> [Texto para analizar]:
__________________________________________________

(Estrategia).- Una fuerte polémica sigue provocando la reciente publicación, por parte de la Conama, del anteproyecto de regulación de centrales de carbón, el cual obliga a las termoeléctricas a reducir las emisiones de oxido de nitrógeno (NOx), dióxido de azufre (SO2), vanadio, mercurio y níquel. “Su cumplimiento se traduce en una mayor inversión cercana a un 30% en tecnología por parte de las empresas eléctricas”, afirmó la gerente general de Energética, María Isabel González.
«Las centrales a carbón existentes, de las cuales sólo dos tienen desulfurizadores, estarán obligadas a limitar sus emisiones a un máximo de 200 microgramos de azufre-SO2 por metro cúbico (mg/m3) y reducir sus emisiones de óxidos de nitrógeno-NOx a 400mg/m3 y a 50mg/m3 en el caso del material particulado-MP. Para las petroleras la norma exige reducir a 30 mg/m3 el SO2; 30mg/m3 el MP y 200 mg/m3 el NOx», explicó la directora de Chile Sustentable Sara Larraín.
En la actualidad los precios regulados ya están establecidos para los próximos 10 años y “con esos montos las empresas generadoras eléctricas tienen bastante espacio, por lo tanto, están en condiciones de hacer las inversiones que se requieren”, sostuvo González.

__________________________________________________

> [Instrucciones de trabajo]:
A. Indique si cada afirmación coincide con el texto sobre las centrales de carbón. Responda sí o no y cite las palabras del texto que lo deciden.
(i) Según González, cumplir la norma supone una inversión en tecnología cercana a un 30 % mayor.
(ii) Todas las centrales a carbón existentes tienen desulfurizadores.
(iii) Para las petroleras, la norma exige reducir el NOx a 200 mg/m3.
B. Resuma en dos oraciones el texto sobre las centrales de carbón.
C. Enumere las sustancias cuyas emisiones el anteproyecto obliga a reducir a las termoeléctricas, según la primera oración del texto sobre las centrales de carbón.

Entradas de la colección:
__________________________________________________

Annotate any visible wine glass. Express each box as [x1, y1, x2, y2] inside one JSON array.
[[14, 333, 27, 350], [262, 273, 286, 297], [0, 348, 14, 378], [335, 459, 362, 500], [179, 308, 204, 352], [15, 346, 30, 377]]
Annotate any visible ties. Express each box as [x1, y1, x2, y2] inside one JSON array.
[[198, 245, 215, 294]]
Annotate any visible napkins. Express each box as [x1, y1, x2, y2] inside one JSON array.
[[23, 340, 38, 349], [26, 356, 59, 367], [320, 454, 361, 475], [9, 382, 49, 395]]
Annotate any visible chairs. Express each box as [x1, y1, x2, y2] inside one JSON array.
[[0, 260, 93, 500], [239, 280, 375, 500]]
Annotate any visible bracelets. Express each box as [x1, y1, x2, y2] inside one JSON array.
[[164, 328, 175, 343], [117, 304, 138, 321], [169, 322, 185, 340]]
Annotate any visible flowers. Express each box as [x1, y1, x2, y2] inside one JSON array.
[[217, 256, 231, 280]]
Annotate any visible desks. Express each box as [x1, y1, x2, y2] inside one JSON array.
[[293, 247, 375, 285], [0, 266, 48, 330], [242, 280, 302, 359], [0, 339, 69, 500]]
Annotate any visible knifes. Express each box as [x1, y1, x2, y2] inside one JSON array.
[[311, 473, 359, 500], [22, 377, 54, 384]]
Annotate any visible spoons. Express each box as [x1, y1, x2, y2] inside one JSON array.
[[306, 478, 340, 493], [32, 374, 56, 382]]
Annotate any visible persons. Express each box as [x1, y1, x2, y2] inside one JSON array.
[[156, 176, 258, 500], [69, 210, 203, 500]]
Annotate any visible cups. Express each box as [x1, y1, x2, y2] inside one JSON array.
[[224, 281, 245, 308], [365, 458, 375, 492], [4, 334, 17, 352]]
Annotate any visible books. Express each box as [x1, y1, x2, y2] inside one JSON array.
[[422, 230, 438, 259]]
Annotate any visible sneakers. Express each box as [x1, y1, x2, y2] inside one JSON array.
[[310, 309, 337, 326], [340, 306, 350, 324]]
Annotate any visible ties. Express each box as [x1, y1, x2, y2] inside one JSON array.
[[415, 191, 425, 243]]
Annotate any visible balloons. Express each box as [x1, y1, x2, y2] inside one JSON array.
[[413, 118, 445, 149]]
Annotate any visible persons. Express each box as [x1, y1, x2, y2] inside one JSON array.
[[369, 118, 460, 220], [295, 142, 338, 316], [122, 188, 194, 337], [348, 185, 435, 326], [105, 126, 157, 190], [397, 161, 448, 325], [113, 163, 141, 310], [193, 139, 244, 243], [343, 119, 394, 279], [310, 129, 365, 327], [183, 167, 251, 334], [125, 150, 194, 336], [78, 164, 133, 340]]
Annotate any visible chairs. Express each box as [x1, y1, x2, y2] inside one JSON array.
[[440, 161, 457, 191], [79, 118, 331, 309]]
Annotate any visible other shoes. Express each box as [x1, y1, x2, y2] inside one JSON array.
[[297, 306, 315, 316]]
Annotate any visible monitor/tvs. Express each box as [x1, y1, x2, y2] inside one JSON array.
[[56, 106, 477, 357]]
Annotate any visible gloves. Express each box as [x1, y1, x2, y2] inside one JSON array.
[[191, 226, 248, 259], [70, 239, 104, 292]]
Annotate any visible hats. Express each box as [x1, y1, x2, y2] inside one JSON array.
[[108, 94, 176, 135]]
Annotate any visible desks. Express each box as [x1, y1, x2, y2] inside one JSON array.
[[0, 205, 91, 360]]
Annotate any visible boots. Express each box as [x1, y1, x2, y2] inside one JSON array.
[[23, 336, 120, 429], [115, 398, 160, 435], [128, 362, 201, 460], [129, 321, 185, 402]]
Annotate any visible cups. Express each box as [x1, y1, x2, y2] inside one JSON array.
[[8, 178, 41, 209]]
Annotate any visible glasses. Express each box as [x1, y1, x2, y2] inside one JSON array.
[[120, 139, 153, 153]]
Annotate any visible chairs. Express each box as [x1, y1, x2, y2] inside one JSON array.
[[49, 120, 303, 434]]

__________________________________________________

> [Tareas resueltas]:
A.
(i) Sí: "Su cumplimiento se traduce en una mayor inversión cercana a un 30% en tecnología por parte de las empresas eléctricas".
(ii) No: "de las cuales sólo dos tienen desulfurizadores".
(iii) Sí: "200 mg/m3 el NOx".

B. El anteproyecto de regulación de centrales de carbón publicado por la Conama, que obliga a las termoeléctricas a reducir sus emisiones, sigue provocando polémica, y según María Isabel González, de Energética, cumplirlo implica una inversión en tecnología cercana a un 30 % mayor. Sara Larraín, de Chile Sustentable, explicó los límites de emisión para las centrales a carbón y las petroleras, mientras González sostuvo que, con los precios regulados ya fijados para los próximos 10 años, las generadoras pueden hacer las inversiones requeridas.

C.
- Óxido de nitrógeno (NOx)
- Dióxido de azufre (SO2)
- Vanadio
- Mercurio
- Níquel